- İstenen görev 1 -
Kayıtlarda "Among (x=318, y=426), (x=997, y=221), which" geçen satırdan kayıtların sonuna kadar, iki uç da dahil, bütün satırları hiç değiştirmeden geri ver.

---------- Verilen metin ----------

Resûl-i Ekrem (s.a.s) Kurân-ı Kerîm’i şöyle tanıtmıştır:
“Dikkat edin, önünüze bir çok fitne çıkacaktır; onlardan kurtulmak için tek çare Kur’an‘dır. Onda, sizden öncekilerin halleri, sizden sonrakilerin haberleri mevcuttur.
Aranızda çıkacak müşküllerin hükmü ondadır. O, adaletle hüküm verip meseleyi çözer, bitirir.
Kur’an, bir oyun ve eğlence değildir. Onun hükmünü terk eden zalimin Allah belini kırar. Onun dışında doğru yolu arayanı Allah sapıtır.
Kur’an, Allah‘ın kopmayan sağlam ipidir.
Kur’an, en güzel bir zikir ve öğüt kitabıdır. O, dosdoğru bir yoldur. Onu insanların hevâsı eğriltemez. Diller onu okumakla eskitemez. Âlimler ona doyup ilim ve hikmetlerini bitiremez. O, çok okumaktan dolayı eskimez; tadını ve değerini yitirmez. Onun incelikleri bitmez. O herkesi doğru yola ulaştırır. Onunla konuşan doğru söyler. Onunla amel eden sevap alır. Onunla hüküm veren âdil olur. Ona çağıran doğru yola çağırmış olur.”

----------

- İstenen görev 2 -
Kur'an'ı anlatan metinde "Resûl-i Ekrem (s.a.s)" ile "arayanı Allah sapıtır." arasındaki kısmı, ikisi de dahil, harfi harfine yeniden yaz.

---------- Alıştırma malzemesi ----------

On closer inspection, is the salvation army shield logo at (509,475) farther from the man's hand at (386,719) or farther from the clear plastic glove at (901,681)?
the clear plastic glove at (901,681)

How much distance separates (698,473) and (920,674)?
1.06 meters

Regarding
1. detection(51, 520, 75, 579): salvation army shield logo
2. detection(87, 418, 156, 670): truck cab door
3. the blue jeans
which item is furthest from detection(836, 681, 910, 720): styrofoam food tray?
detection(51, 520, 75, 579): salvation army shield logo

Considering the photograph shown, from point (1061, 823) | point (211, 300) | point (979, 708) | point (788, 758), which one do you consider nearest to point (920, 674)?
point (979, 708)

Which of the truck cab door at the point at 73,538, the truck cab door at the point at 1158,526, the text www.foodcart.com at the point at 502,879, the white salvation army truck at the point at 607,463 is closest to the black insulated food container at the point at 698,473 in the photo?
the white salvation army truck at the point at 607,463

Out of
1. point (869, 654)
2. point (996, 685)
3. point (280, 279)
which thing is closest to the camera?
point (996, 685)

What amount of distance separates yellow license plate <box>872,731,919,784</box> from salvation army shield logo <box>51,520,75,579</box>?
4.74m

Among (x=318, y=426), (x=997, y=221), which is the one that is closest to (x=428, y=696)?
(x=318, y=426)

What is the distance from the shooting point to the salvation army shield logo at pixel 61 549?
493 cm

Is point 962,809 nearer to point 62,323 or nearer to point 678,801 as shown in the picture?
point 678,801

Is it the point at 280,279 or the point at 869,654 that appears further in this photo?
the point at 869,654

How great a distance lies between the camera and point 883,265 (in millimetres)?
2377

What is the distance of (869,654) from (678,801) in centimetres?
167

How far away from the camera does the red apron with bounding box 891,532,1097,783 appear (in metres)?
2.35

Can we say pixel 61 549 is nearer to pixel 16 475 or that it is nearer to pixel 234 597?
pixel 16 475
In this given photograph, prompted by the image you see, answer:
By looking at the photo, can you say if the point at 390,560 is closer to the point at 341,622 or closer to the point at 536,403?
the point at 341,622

----------

- Yazılı cevap 1 -
Among (x=318, y=426), (x=997, y=221), which is the one that is closest to (x=428, y=696)?
(x=318, y=426)

What is the distance from the shooting point to the salvation army shield logo at pixel 61 549?
493 cm

Is point 962,809 nearer to point 62,323 or nearer to point 678,801 as shown in the picture?
point 678,801

Is it the point at 280,279 or the point at 869,654 that appears further in this photo?
the point at 869,654

How great a distance lies between the camera and point 883,265 (in millimetres)?
2377

What is the distance of (869,654) from (678,801) in centimetres?
167

How far away from the camera does the red apron with bounding box 891,532,1097,783 appear (in metres)?
2.35

Can we say pixel 61 549 is nearer to pixel 16 475 or that it is nearer to pixel 234 597?
pixel 16 475
In this given photograph, prompted by the image you see, answer:
By looking at the photo, can you say if the point at 390,560 is closer to the point at 341,622 or closer to the point at 536,403?
the point at 341,622

- Yazılı cevap 2 -
Resûl-i Ekrem (s.a.s) Kurân-ı Kerîm’i şöyle tanıtmıştır:
“Dikkat edin, önünüze bir çok fitne çıkacaktır; onlardan kurtulmak için tek çare Kur’an‘dır. Onda, sizden öncekilerin halleri, sizden sonrakilerin haberleri mevcuttur.
Aranızda çıkacak müşküllerin hükmü ondadır. O, adaletle hüküm verip meseleyi çözer, bitirir.
Kur’an, bir oyun ve eğlence değildir. Onun hükmünü terk eden zalimin Allah belini kırar. Onun dışında doğru yolu arayanı Allah sapıtır.